One seaside view depicts a paraglider above waters crowded with both bathers and rubber rings – the people are clearly new to the sea and have yet to learn to swim. George Georgiou’s Fault Lines/Turkey/East West (2010) explores the landscapes of the Balkans, the collisions and tensions between the impact of modernity and the traditions of Turkish people. His tableau-like pictures often set individuals caught up in everyday activities against their environments: a solitary male watering a flowerless grey terrace, for example.
Amy Stein photographs captive subjects, stranded motorists. Played out against the mythic association of the road in America, the break downs allow her to take a portrait of a nation’s people at moments of ennui and boredom, but also might be seen to serve as an allegory of the wider political situation, of being let down, of failed promises and dreams.
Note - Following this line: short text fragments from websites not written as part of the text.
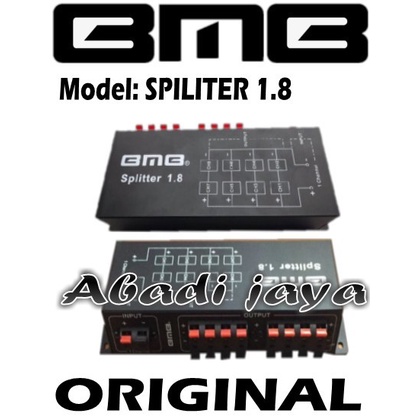 bmb splitter 1.8 1 in 8 out pembagi speaker 4 set original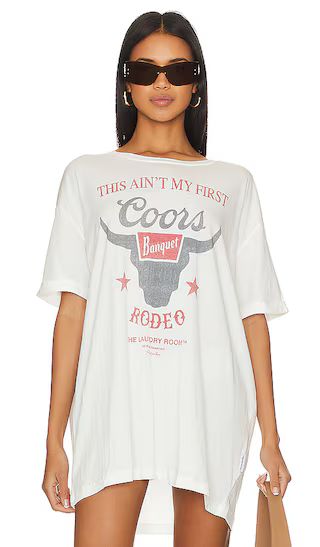 Ain't My First Coors Rodeo Oversized Tee in White | Revolve Clothing (Global)
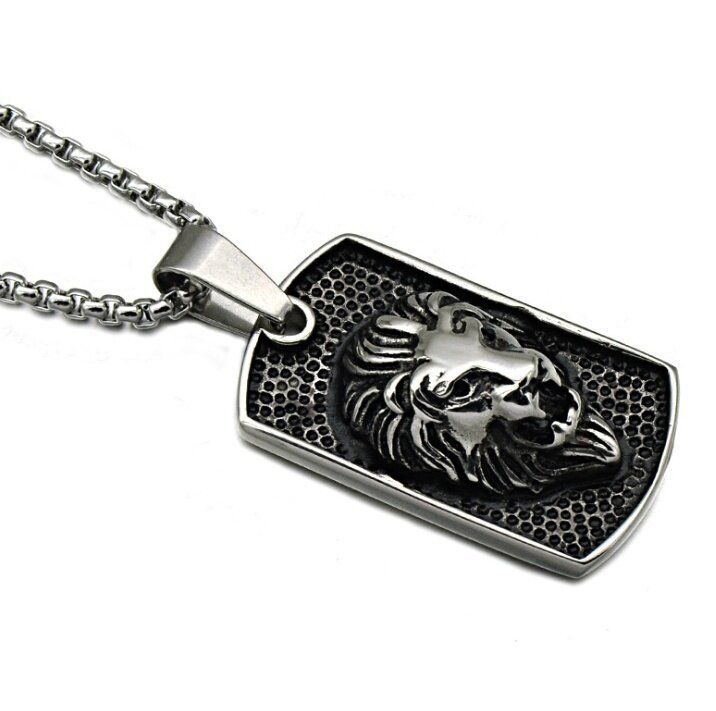 Retro Seven Angels Magic Circle Solomon\'s Seal Necklace Pendant Personalized Men\'s Punk Lucky Amulet Jewelry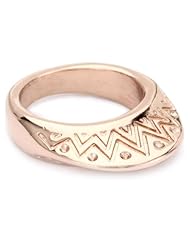 House of Harlow 1960 14k Rose Gold-Plated Etched Mohawk Ring
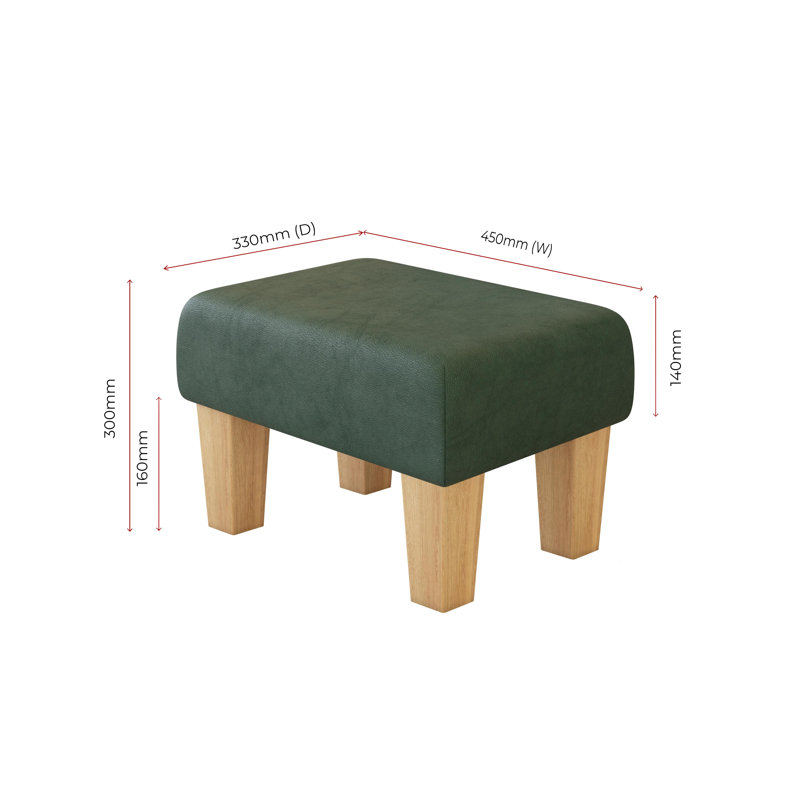 Collado Wood Contemporary Leg, Style Leather, Natural, Nut Brown Brown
Much as street photography is supposed to be about chance and not-knowing, it can sometimes become mannered and repetitious. Habit is in many ways the enemy. We sense this very much in Bruce Gilden’s 2010 commission, ‘Head On’, a series of flash-lit close-up portraits of people from the street in Derby that are harsh and bereft of affection. Presented alongside this was a film about Gilden’s work, which shows his process and gives an insight into how street photography is perceived today. Subjects are very aware of what is going on. They are not naïve to what photographs can do to them and why photographers might want to picture them. An exchange with one woman Gilden wants to photograph shows she knows what she is to him: ‘I’m a character.’ It is an awkward and sad revelation of the coercion involved in the production of his pictures and a reminder that much as we’d like to believe street photography as an affirmative art, responsive to the infinite riches of the phenomenal world, it can also be cruel and manipulative.